Opinion
2015-06-19
Frank H. Hiscock Legal Aid Society, Syracuse (Christine M. Cook of Counsel), for Defendant–Appellant. William J. Fitzpatrick, District Attorney, Syracuse (Maria Maldonado of Counsel), for Respondent.
Frank H. Hiscock Legal Aid Society, Syracuse (Christine M. Cook of Counsel), for Defendant–Appellant. William J. Fitzpatrick, District Attorney, Syracuse (Maria Maldonado of Counsel), for Respondent.
PRESENT: CENTRA, J.P., FAHEY, LINDLEY, SCONIERS, AND WHALEN, JJ.
MEMORANDUM:
Defendant appeals from a judgment convicting him upon a jury verdict of robbery in the first degree (Penal Law § 160.15 [4] ). Contrary to defendant's contention, County Court did not err in refusing to suppress the showup identification of defendant by the victim. The transcript of the suppression hearing establishes that the victim saw defendant three days after the robbery and contacted the police after going to a friend's house. The police transported the victim back to the location where he saw defendant, and the victim identified him. Under the circumstances, the showup identification was merely confirmatory, and “[n]o possibility of suggestiveness was created by the police conduct in arranging the confirmation” ( People v. Dade, 187 A.D.2d 959, 960, 591 N.Y.S.2d 122, lv. denied 81 N.Y.2d 838, 595 N.Y.S.2d 737, 611 N.E.2d 776; see People v. McCray, 298 A.D.2d 203, 204, 748 N.Y.S.2d 722, lv. denied 99 N.Y.2d 583, 755 N.Y.S.2d 719, 785 N.E.2d 741; People v. Anderson, 260 A.D.2d 387, 387–388, 689 N.Y.S.2d 153, lv. denied93 N.Y.2d 922, 693 N.Y.S.2d 505, 715 N.E.2d 508; 93 N.Y.2d 965, 695 N.Y.S.2d 51, 716 N.E.2d 1096 ). Defendant failed to preserve for our review his further contention that the evidence established that he did not possess a loaded weapon inasmuch as he raises that affirmative defense for the first time on appeal ( see§ 160.15[4]; People v. Gordon, 92 A.D.3d 580, 580–581, 938 N.Y.S.2d 554, lv. denied 19 N.Y.3d 864, 947 N.Y.S.2d 412, 970 N.E.2d 435; People v. Williams, 15 A.D.3d 244, 245, 789 N.Y.S.2d 155, lv. denied 5 N.Y.3d 771, 801 N.Y.S.2d 266, 834 N.E.2d 1275), and we decline to exercise our power to review it as a matter of discretion in the interest of justice ( seeCPL 470.15[6][a] ).

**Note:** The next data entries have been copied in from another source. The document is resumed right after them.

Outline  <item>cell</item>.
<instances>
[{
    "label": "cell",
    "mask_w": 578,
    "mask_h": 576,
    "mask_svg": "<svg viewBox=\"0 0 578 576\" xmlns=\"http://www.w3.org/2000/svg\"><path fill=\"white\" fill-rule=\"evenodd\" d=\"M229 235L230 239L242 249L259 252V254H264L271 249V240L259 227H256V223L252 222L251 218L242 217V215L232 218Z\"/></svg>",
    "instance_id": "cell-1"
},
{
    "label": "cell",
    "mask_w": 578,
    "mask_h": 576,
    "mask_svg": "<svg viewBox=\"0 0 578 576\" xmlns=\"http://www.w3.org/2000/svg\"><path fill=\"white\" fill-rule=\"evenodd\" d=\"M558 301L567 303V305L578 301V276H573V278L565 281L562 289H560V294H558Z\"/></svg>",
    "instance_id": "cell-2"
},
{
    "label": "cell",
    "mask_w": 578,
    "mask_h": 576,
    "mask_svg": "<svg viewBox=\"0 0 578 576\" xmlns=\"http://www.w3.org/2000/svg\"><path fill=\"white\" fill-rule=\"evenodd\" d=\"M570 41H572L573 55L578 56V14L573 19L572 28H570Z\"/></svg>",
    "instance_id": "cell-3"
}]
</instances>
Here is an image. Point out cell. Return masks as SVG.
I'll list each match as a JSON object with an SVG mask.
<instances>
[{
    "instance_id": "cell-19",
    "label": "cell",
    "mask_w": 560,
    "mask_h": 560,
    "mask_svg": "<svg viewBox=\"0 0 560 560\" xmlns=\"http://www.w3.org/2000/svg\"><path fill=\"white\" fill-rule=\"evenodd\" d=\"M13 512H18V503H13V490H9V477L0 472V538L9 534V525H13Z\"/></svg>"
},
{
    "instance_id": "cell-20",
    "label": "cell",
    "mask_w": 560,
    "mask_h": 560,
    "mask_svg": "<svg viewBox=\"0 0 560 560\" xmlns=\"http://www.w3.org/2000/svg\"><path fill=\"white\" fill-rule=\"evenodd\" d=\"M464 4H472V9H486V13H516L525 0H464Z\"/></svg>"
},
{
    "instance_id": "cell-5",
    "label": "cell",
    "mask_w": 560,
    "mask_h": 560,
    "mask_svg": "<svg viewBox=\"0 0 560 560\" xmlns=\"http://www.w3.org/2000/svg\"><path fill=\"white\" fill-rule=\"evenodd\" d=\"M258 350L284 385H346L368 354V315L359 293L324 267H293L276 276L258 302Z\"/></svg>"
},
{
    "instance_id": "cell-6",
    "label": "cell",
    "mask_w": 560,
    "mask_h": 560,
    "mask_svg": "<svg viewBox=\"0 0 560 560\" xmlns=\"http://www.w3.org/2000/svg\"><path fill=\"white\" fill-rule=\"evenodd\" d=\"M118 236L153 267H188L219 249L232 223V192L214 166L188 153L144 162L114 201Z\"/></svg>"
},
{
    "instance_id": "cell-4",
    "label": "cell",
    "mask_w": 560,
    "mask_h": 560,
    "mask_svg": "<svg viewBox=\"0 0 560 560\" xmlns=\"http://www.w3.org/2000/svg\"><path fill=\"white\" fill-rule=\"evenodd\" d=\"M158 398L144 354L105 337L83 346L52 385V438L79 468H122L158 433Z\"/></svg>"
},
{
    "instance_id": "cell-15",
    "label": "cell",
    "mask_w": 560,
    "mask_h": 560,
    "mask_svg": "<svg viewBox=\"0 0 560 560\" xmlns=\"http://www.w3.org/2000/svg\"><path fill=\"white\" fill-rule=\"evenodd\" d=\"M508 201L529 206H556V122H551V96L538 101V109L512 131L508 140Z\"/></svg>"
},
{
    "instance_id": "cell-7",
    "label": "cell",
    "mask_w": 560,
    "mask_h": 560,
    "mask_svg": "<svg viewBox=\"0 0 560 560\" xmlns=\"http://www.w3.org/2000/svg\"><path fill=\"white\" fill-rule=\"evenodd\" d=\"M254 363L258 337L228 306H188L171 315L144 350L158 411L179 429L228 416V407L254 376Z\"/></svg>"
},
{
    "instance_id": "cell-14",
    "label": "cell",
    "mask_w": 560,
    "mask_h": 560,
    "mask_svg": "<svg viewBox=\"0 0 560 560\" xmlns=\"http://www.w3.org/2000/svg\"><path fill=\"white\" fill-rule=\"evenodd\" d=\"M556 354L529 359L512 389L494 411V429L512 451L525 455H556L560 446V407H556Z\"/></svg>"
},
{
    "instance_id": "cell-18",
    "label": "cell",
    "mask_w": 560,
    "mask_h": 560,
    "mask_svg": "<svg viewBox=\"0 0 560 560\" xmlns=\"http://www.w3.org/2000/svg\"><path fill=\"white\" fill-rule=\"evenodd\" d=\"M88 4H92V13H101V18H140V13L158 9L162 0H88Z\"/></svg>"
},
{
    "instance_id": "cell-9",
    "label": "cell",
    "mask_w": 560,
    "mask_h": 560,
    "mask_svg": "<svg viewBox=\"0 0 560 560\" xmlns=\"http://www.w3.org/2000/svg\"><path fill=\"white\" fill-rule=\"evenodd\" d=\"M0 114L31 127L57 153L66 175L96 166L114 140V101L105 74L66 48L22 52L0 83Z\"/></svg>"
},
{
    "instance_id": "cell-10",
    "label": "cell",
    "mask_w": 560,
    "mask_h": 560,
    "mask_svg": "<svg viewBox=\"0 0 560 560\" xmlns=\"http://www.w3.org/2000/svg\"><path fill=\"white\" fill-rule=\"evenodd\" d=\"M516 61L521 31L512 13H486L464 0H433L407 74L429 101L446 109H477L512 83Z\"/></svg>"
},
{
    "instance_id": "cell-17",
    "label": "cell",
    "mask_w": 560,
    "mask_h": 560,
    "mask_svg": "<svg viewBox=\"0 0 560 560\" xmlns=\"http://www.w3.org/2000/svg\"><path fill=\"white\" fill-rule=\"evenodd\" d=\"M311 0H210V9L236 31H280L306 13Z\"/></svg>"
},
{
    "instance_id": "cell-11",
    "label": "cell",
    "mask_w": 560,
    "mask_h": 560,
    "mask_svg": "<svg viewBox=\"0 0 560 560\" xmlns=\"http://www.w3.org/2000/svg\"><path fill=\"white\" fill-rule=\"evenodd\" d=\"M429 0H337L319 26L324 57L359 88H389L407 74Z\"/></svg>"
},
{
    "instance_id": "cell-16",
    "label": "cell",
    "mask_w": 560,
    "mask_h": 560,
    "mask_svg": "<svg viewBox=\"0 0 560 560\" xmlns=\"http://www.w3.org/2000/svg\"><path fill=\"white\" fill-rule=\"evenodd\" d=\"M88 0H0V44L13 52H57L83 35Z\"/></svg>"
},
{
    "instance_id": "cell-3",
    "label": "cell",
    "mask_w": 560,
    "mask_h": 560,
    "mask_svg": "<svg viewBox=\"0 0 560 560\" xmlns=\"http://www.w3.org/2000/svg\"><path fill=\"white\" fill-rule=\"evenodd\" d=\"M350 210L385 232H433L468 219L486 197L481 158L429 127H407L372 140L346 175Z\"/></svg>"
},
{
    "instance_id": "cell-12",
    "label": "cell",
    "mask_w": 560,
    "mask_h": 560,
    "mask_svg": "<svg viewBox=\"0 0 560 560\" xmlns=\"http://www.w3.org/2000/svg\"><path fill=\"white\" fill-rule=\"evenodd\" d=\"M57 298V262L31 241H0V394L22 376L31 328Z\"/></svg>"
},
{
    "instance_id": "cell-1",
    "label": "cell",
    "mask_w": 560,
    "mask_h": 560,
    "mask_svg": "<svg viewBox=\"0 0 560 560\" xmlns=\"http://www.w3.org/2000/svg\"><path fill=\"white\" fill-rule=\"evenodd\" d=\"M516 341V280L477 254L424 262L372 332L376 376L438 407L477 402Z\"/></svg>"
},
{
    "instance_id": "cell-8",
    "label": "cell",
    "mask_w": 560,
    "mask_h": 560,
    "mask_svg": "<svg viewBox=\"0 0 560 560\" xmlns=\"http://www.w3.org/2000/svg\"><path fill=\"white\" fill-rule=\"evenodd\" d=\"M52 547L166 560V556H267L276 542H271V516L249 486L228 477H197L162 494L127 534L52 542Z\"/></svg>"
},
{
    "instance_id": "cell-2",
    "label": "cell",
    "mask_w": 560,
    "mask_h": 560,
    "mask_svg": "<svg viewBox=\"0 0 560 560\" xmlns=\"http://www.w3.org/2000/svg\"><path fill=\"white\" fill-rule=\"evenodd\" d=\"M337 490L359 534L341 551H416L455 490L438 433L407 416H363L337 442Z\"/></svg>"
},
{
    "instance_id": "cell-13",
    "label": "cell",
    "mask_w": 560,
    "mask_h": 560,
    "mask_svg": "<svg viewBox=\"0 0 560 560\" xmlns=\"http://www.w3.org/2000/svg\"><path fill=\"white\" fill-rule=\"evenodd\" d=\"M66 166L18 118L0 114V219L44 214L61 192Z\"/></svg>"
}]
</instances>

We agree with defendant, however, that the court erred in failing to determine whether he should be afforded youthful offender status ( see People v. Rudolph, 21 N.Y.3d 497, 501, 974 N.Y.S.2d 885, 997 N.E.2d 457). Defendant was convicted of an armed felony offense, and the court therefore was required “to determine on the record whether the defendant is an eligible youth by considering the presence or absence of the factors set forth in CPL 720.10(3) ... [and] make such a determination on the record” (People v. Middlebrooks, ––– N.Y.3d ––––, ––––, ––– N.Y.S.3d ––––, ––– N.E.3d –––– [June 11, 2015] ). Inasmuch as the court failed to do so here, we hold the case, reserve decision, and remit the matter to County Court to make and state for the record “a determination of whether defendant is a youthful offender” ( Rudolph, 21 N.Y.3d at 503, 974 N.Y.S.2d 885, 997 N.E.2d 457).
It is hereby ORDERED that the case is held, the decision is reserved and the matter is remitted to Onondaga County Court for further proceedings.